--- Working data ---
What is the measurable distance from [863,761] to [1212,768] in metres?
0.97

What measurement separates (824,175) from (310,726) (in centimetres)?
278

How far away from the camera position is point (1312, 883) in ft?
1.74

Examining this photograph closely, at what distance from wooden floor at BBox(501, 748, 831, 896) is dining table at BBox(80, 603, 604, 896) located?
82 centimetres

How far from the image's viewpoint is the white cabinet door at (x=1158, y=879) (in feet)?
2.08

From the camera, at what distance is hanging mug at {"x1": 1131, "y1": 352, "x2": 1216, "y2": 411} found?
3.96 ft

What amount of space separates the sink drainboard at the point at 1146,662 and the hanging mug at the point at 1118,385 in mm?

--- Task statement ---
Present the data above as a numbered list, one line per item, leaving out the blank lines.

--- Response ---
1. What is the measurable distance from [863,761] to [1212,768] in metres?
2. 0.97
3. What measurement separates (824,175) from (310,726) (in centimetres)?
4. 278
5. How far away from the camera position is point (1312, 883) in ft?
6. 1.74
7. Examining this photograph closely, at what distance from wooden floor at BBox(501, 748, 831, 896) is dining table at BBox(80, 603, 604, 896) located?
8. 82 centimetres
9. How far from the image's viewpoint is the white cabinet door at (x=1158, y=879) (in feet)?
10. 2.08
11. From the camera, at what distance is hanging mug at {"x1": 1131, "y1": 352, "x2": 1216, "y2": 411} found?
12. 3.96 ft
13. What amount of space separates the sink drainboard at the point at 1146,662 and the hanging mug at the point at 1118,385 in mm?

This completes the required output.